### [What you are asked to do]
Set out word for word the line that contains "300-macro-three-orchids-2__032521_005" and each line after it, through the end of the data below, but exclude the pictures.

----------------

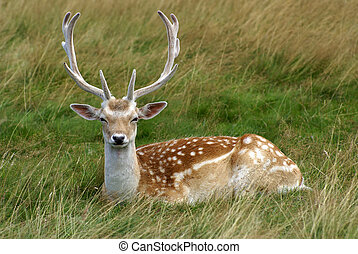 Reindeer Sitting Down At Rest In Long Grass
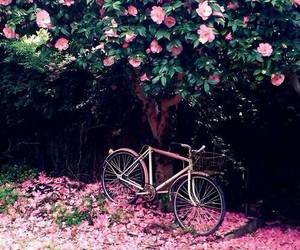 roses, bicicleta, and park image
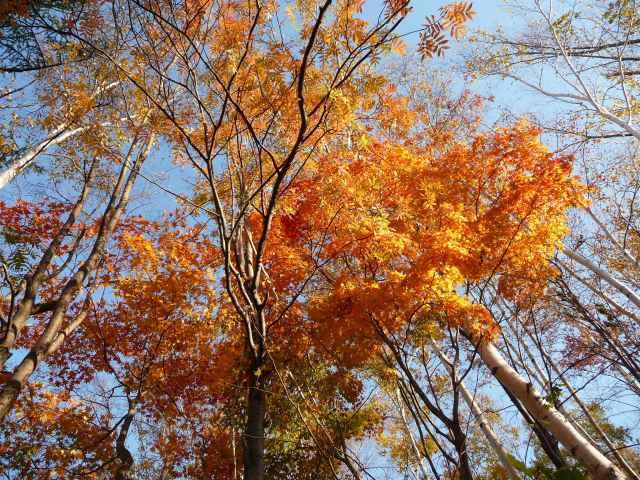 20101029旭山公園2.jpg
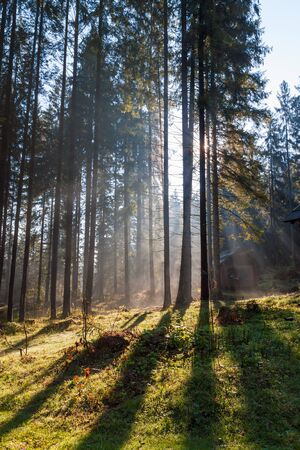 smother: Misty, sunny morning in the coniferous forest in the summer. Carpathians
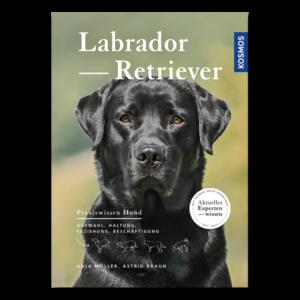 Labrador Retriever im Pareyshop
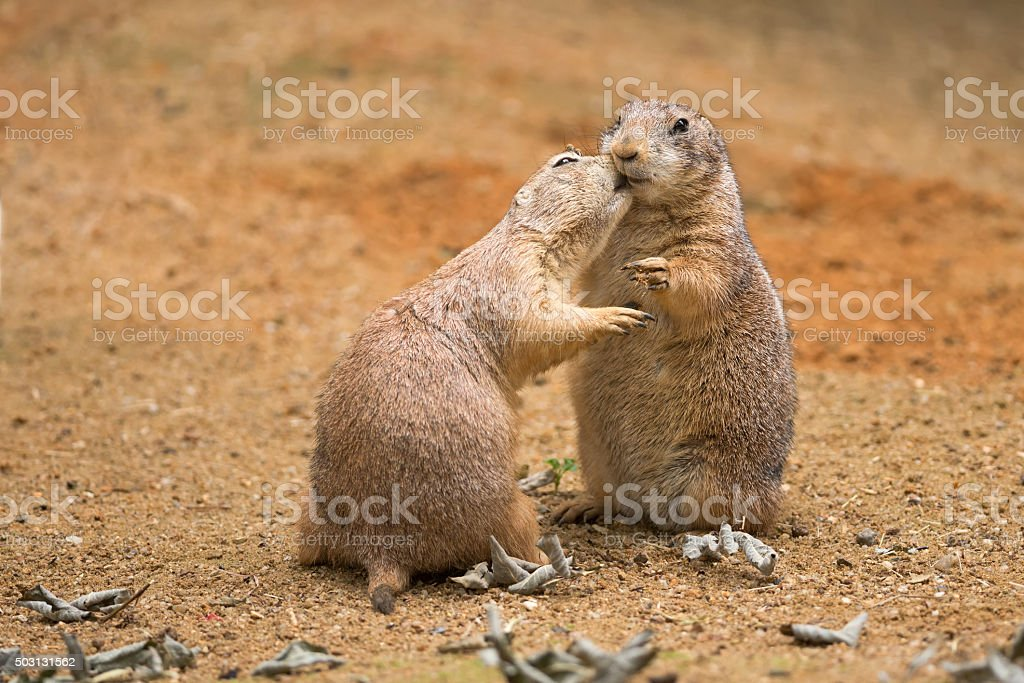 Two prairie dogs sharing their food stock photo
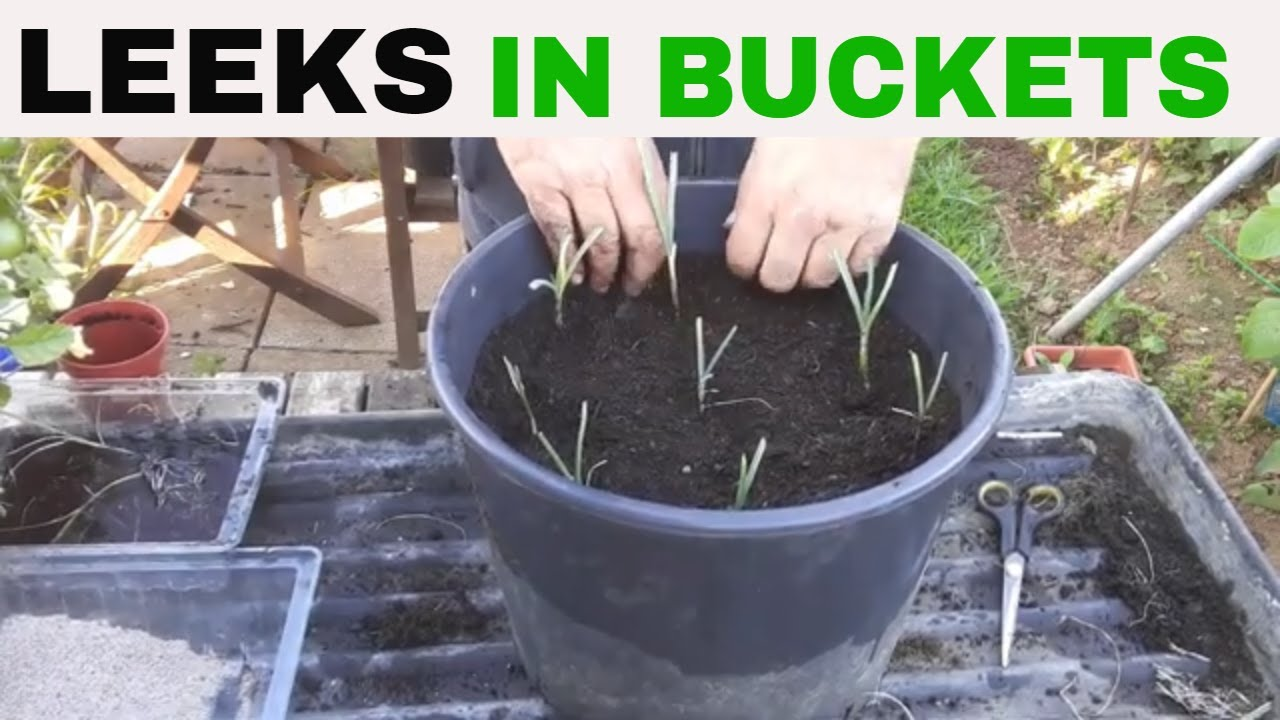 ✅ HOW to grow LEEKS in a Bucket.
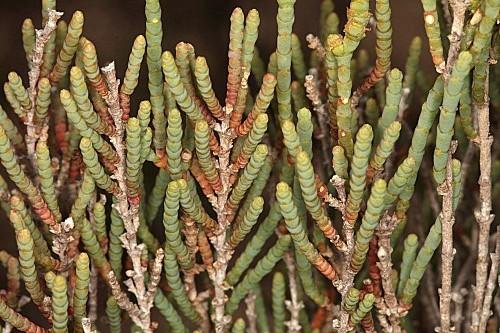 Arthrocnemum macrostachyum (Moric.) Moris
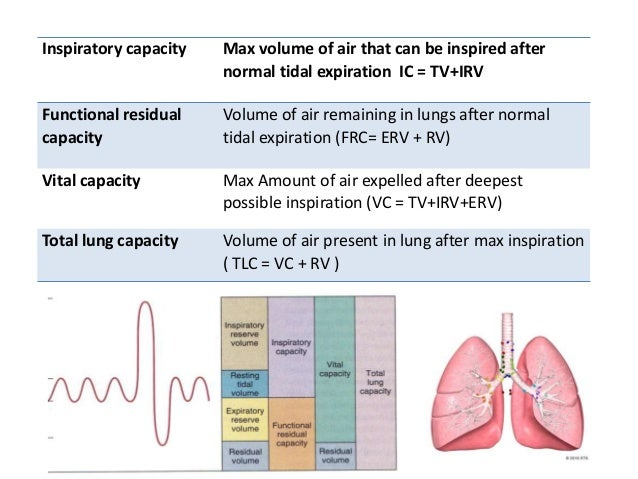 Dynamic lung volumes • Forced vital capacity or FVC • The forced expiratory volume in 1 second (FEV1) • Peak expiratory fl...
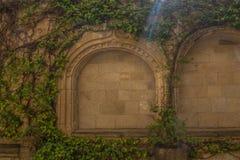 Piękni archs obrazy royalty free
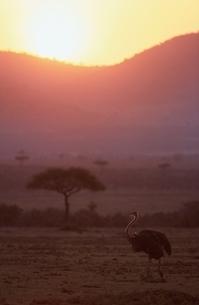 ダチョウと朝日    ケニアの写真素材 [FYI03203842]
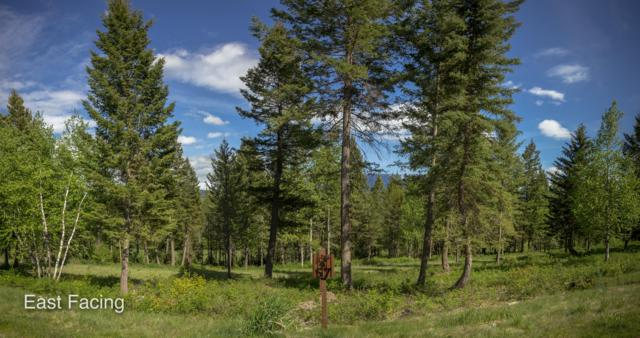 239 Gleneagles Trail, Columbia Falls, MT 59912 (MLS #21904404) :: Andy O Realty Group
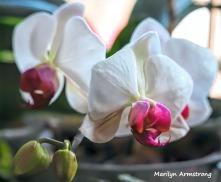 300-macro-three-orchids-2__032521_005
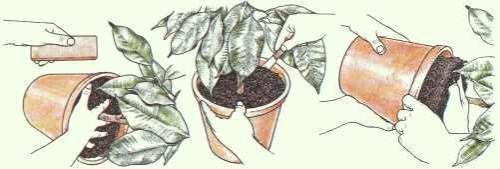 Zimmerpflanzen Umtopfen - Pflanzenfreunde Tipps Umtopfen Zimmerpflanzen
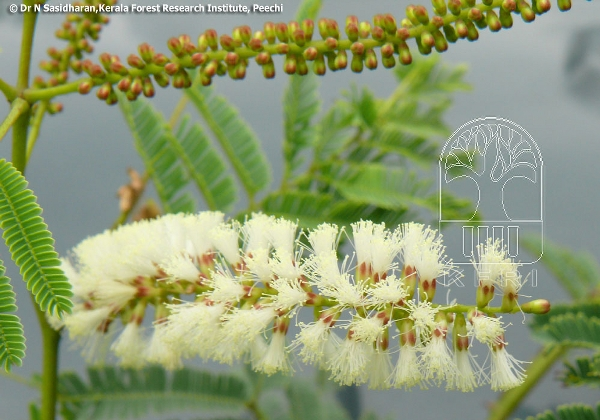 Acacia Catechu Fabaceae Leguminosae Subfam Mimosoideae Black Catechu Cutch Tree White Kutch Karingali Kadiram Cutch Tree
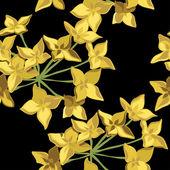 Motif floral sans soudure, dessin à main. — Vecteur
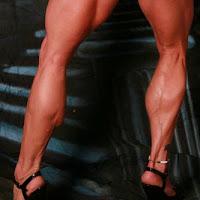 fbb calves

----------------

### [Problem solution]
 300-macro-three-orchids-2__032521_005
 Zimmerpflanzen Umtopfen - Pflanzenfreunde Tipps Umtopfen Zimmerpflanzen
 Acacia Catechu Fabaceae Leguminosae Subfam Mimosoideae Black Catechu Cutch Tree White Kutch Karingali Kadiram Cutch Tree
 Motif floral sans soudure, dessin à main. — Vecteur
 fbb calves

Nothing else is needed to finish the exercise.